Stevens warned that because, “Mobile devices have become an integral part of virtually every person’s day-to-day lifestyle,” combining “this societal norm with the growing mobile threat landscape, and it’s evident that the need for standard mobile security practices is reaching an all-time high.”
He commended “NIST for informing the government and the public of the serious cyber threats that connected devices pose to national and personal security,” but also encouraged “public sector agencies to continue to work closely with private sector providers to protect against the threats and risks that exist for mobile devices.”
As the Ponemon Institute and Shared Assessments survey indicated, “According to respondents, the number of IoT devices in their organizations is expected to double in the next two years, from an average of 9,259 to an average 18,631. IoT growth is being driven by the potential to increase efficiencies and improve business outcomes by collecting better data about things in the workplace. However, to ensure the security risks do not outweigh the benefits, new strategies that holistically consider risks in the organization’s entire IoT ecosystem are needed.”

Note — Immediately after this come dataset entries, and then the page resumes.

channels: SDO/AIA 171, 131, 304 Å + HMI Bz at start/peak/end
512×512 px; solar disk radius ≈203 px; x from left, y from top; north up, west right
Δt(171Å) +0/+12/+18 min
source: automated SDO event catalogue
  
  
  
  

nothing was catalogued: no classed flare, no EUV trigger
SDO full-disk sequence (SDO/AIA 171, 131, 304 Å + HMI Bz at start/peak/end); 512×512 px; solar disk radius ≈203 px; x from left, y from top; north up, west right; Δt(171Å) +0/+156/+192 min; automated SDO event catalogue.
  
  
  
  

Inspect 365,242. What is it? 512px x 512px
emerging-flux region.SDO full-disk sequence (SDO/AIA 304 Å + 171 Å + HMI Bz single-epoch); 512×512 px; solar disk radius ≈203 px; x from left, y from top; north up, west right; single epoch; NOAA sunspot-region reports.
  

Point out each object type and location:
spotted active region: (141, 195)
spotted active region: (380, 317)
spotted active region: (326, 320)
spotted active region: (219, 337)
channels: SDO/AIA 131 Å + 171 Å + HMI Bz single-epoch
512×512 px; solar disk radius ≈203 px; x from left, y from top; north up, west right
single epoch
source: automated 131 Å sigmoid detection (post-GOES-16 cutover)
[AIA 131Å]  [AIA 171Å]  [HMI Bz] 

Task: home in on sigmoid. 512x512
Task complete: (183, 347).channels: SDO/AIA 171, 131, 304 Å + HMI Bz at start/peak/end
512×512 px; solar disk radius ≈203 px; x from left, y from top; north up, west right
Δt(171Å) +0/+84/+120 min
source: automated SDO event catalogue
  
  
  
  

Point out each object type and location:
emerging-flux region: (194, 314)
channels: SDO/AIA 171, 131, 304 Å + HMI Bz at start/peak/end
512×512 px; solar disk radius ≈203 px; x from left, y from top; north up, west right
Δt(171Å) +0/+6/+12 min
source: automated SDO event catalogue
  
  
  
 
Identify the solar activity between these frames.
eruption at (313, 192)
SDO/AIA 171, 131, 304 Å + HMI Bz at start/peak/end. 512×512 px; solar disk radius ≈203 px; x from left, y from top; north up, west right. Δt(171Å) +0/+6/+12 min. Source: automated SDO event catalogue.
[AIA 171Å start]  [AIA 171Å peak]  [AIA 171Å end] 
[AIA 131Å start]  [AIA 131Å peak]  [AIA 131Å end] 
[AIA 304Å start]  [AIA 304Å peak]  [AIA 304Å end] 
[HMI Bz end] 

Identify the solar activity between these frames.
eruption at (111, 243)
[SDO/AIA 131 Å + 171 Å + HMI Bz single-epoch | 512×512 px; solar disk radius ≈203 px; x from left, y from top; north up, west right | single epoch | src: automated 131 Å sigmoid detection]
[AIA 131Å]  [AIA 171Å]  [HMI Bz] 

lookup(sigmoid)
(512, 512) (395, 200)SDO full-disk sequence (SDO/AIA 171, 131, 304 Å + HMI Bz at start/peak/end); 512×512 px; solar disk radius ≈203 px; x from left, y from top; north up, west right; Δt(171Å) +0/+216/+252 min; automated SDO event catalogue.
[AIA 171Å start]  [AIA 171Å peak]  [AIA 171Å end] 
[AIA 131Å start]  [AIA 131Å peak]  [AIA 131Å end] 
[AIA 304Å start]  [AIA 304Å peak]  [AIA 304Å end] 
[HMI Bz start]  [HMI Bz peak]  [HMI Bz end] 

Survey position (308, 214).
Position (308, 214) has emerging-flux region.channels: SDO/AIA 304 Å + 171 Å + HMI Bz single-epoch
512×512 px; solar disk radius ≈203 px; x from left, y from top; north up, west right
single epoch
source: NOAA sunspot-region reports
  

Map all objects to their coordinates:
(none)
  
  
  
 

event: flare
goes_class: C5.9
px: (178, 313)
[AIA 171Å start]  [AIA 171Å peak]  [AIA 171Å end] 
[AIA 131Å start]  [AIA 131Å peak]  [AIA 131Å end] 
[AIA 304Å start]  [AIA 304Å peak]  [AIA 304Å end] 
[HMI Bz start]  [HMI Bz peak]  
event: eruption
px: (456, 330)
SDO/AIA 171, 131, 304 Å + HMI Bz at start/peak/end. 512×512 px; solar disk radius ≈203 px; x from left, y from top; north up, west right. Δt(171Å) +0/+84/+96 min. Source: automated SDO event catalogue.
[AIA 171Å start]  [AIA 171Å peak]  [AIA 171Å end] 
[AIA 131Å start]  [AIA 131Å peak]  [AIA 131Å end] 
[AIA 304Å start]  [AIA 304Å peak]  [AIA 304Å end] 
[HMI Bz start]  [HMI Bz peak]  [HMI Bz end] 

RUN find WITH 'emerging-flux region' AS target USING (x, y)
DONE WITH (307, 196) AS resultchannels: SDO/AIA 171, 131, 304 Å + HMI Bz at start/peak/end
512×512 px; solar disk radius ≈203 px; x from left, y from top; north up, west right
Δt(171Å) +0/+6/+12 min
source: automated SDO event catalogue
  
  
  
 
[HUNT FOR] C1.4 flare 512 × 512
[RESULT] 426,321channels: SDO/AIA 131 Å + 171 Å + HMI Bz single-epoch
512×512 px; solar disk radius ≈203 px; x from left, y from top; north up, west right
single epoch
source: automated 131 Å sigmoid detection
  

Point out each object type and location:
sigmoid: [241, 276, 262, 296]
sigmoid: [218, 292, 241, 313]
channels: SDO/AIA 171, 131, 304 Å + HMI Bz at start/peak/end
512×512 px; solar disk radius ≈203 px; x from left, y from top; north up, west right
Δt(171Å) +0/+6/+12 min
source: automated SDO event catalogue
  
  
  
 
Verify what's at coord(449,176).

“The pace of innovation in IoT and the varying standards for security among third parties make it hard to ensure the security of these devices and applications, according to 72 percent of respondents. In addition, the drive for innovation requires new approaches to IT strategies and tactics, and 61 percent say adoption of the cloud is driven, in part, by the need to innovate in the IoT ecosystem. Forty-two percent of respondents say the number of vendors they use makes it difficult to manage the complexities of IoT platforms.”